Personal information
- Born: May 1, 1992 (age 34) Valladolid, Spain
- Listed height: 6 ft 8 in (2.03 m)
- Listed weight: 202 lb (92 kg)

Career information
- NBA draft: 2014: undrafted
- Playing career: 2010–2019
- Position: Small forward / power forward
- Number: 11, 22
- Coaching career: 2019–present

Career history

Playing
- 2010–2015: Clinicas Rincón Malaga
- 2015–2016: Palma Air Europe Mallorca
- 2016–2017: Leyma Coruña
- 2017–2019: TAU Castelló

Coaching
- 2019–2020: Žalgiris-2 Kaunas (assistant)
- 2020–2025: Žalgiris Kaunas (assistant)
- 2025–present: London Lions

Career highlights
- As assistant coach: 5× King Mindaugas Cup winner (2020–2025); 3× Lithuanian champion (2021, 2023, 2025); As head coach: British Super League Basketball champion (2026); British Super League Basketball Cup (2026); British Championship Basketball Cup (2026); British Super League Coach of the Year (2026);

= Tautvydas Sabonis =

Lithuanian basketball coach and former player (born 1992)

Tautvydas Sabonis (born May 1, 1992) is a Lithuanian professional basketball coach and former player who is the head coach for the London Lions of the British Super League Basketball (SLB).

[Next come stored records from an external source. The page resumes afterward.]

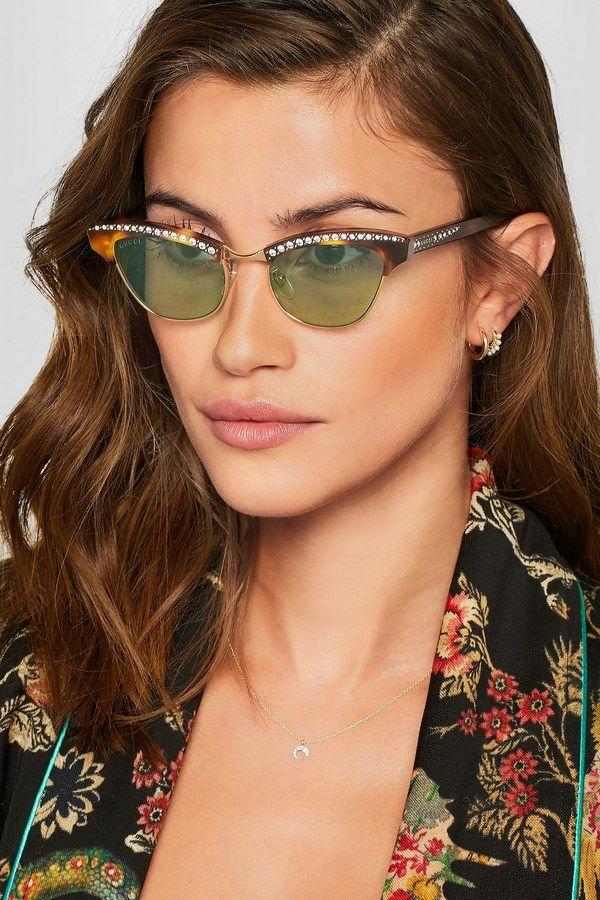 Модные солнцезащитные очки 2018-2019 года  70 лучших моделей, фото, новинки, 50e2198bfcb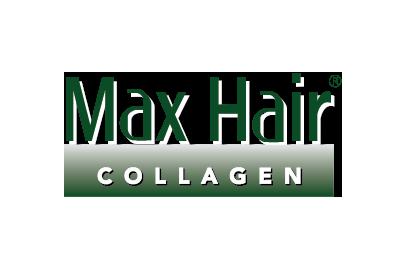 Maxhair-logo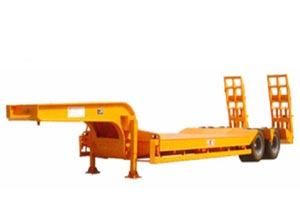 OLIVIER Group | 30 Tons Two Axle Low Bed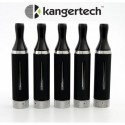 Kanger MT3s Cartomizer Bottom Coil 3ml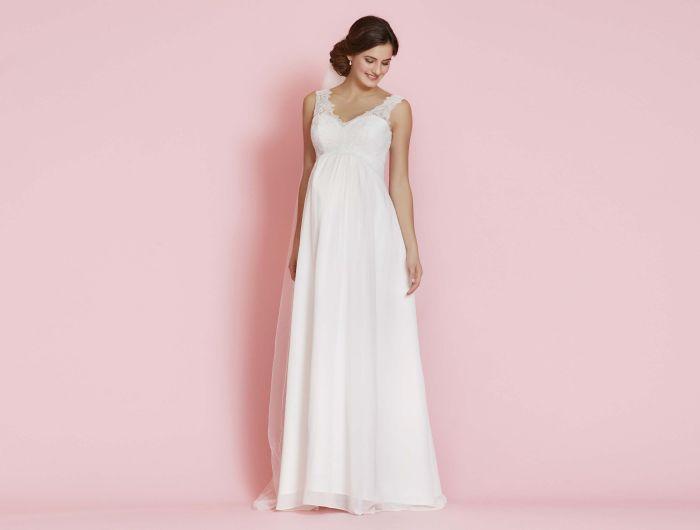 hochzeitskleider für schwangere elegante optik von einem langen kleid mit dezenten ärmeln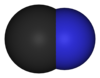 Space-filling model of the cyanide anion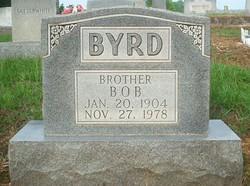 Robert Bob Byrd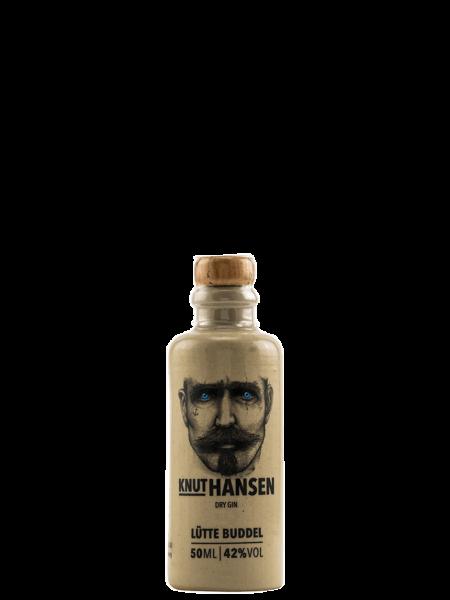 Miniatur - Lütte Buddel - Dry Gin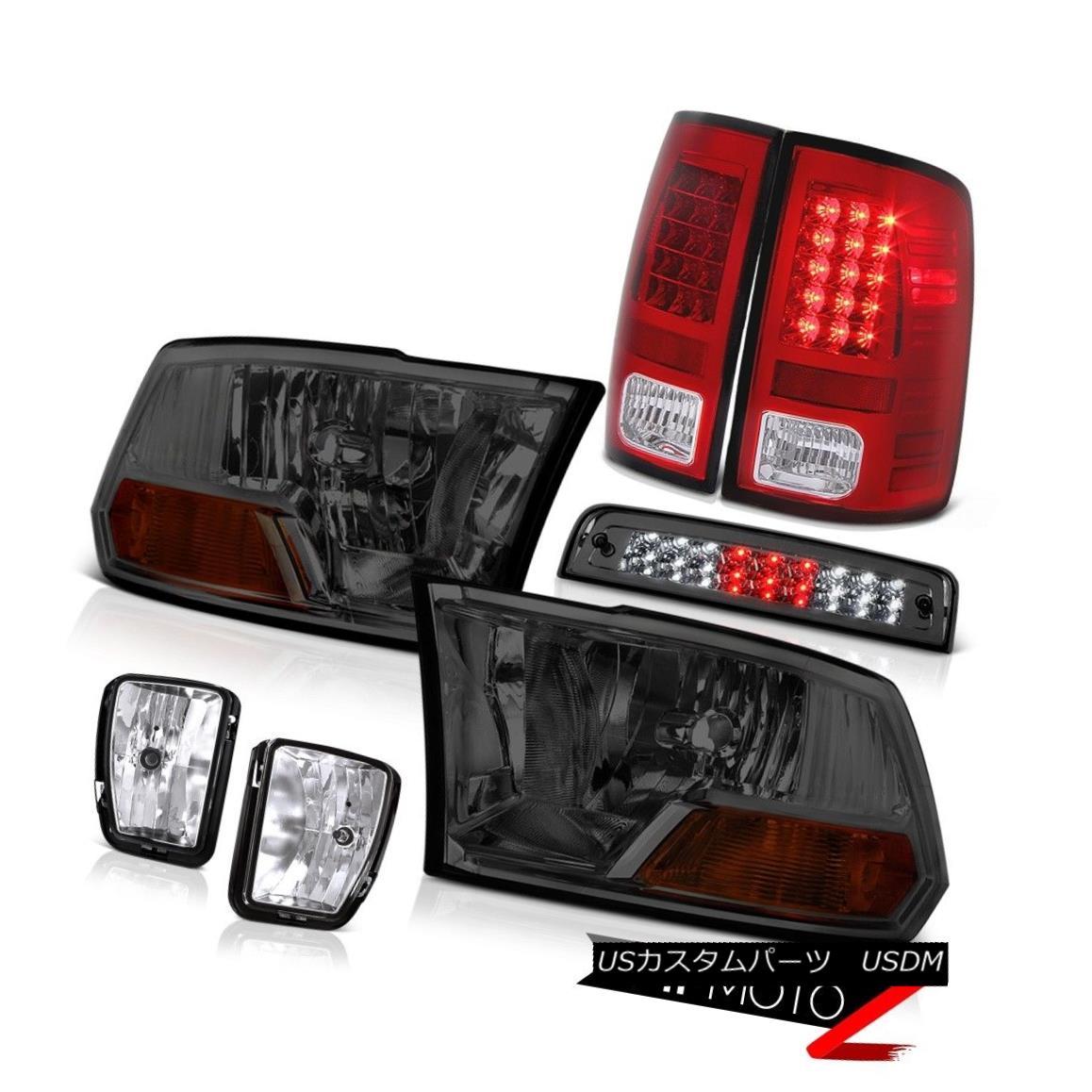テールライト 13-18 Dodge Ram 1500 5.7L 3RD Brake Light Chrome Fog Lamps Tail Lights Headlamps 13-18 Dodge Ram 1500 5.7L 3RDブレーキライトクロームフォグランプテールライトヘッドランプ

As a player Sabonis has represented the Lithuania men's youth national basketball teams and won four gold medals. During his professional playing career he played at the small forward and power forward positions. He is a son of the Hall of Fame player Arvydas Sabonis and brother of a three times NBA All-Star Domantas Sabonis.

==Early life==
Sabonis was born on May 1, 1992 in Valladolid, Spain when his father Arvydas Sabonis had played for the local basketball club CB Valladolid. He is Arvydas Sabonis second son, Žygimantas is his older brother and Domantas is his younger brother, he also has a younger sister Aušrinė.

==Playing career==
During his career in European professional basketball clubs Sabonis mostly played for the Spanish second-tier basketball league teams Clinicas Rincón Malaga (2010–2015), Palma Air Europe Mallorca (2015–2016), Leyma Coruña (2016–2017), and TAU Castelló (2017–2019), except for the 2012–13 season when his team Clinicas Rincón Malaga played in the Spanish third-tier basketball league. At 27 years old he retired from professional basketball as a player.

==Coaching career==
===Žalgiris-2 Kaunas and Žalgiris Kaunas (2019–2025)===
Following his retirement from professional basketball as a player, Sabonis in 2019 joined the Žalgiris-2 Kaunas as an assistant coach of Arvydas Gronskis. In 2020, he became an assistant coach of the primary Žalgiris Kaunas team and with it he won five King Mindaugas Cup titles and three Lithuanian Basketball League titles.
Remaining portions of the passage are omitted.